> **YOUR GOAL**
Count the lines in the rows below that contain the word "closest". Reply with the number alone.

> **LISTED RECORDS**
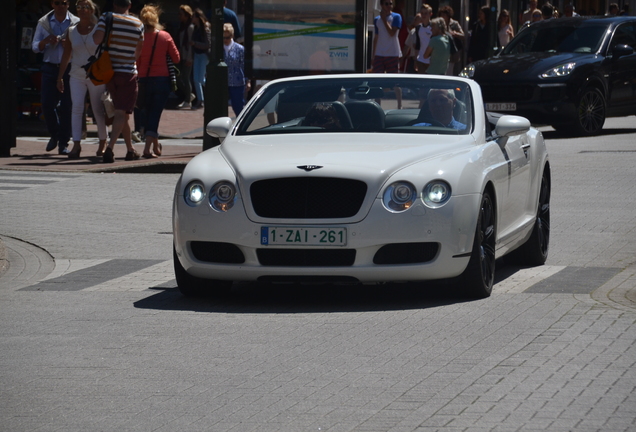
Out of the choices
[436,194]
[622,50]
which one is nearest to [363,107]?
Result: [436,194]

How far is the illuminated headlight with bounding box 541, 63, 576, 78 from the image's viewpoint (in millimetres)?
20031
--
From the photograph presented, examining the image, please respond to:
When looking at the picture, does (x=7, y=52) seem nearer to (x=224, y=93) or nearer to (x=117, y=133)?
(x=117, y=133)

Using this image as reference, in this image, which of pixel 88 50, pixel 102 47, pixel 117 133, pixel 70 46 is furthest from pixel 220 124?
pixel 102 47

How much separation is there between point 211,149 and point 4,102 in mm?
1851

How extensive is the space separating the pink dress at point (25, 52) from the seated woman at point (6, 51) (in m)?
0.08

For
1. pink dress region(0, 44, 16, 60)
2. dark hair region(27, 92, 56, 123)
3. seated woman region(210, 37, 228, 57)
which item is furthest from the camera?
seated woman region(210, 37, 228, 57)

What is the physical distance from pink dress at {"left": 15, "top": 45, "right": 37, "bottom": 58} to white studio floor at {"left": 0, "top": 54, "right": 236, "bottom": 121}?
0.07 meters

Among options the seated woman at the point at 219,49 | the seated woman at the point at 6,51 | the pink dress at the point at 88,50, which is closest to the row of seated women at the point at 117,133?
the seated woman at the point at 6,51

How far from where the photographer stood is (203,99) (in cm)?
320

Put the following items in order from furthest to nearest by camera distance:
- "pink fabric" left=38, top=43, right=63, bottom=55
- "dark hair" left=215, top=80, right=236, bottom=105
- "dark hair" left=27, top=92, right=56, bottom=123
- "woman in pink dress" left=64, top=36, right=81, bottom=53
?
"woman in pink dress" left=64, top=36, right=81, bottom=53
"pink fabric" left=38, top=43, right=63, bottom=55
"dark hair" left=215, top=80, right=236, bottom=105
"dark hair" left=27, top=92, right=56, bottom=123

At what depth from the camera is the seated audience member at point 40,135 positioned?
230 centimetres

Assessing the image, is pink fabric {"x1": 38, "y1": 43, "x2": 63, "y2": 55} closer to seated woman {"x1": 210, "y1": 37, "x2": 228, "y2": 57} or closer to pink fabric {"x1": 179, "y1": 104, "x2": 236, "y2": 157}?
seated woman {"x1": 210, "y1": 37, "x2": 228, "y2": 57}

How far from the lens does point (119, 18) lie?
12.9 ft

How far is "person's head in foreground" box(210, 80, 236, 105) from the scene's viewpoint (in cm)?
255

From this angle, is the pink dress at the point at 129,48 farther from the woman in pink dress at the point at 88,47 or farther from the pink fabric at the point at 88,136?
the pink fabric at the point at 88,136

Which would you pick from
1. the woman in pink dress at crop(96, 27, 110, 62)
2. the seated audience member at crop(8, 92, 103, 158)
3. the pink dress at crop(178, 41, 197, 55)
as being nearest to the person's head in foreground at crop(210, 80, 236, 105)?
* * *
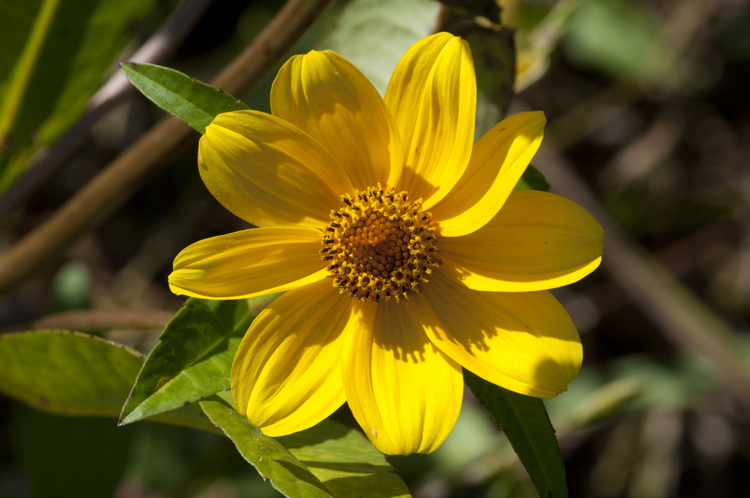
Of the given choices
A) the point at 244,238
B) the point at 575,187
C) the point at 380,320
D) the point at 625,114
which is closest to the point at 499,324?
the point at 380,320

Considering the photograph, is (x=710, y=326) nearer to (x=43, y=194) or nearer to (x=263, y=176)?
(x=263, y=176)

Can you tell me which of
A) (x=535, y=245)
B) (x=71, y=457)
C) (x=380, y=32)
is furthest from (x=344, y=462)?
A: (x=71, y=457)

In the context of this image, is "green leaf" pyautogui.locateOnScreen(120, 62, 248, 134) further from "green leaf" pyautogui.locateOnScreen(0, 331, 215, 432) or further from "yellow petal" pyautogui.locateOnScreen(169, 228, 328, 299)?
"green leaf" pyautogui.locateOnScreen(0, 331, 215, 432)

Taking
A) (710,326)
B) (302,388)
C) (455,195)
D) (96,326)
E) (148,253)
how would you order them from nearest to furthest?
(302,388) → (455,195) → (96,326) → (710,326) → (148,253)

> **RESULT OF THE EXERCISE**
2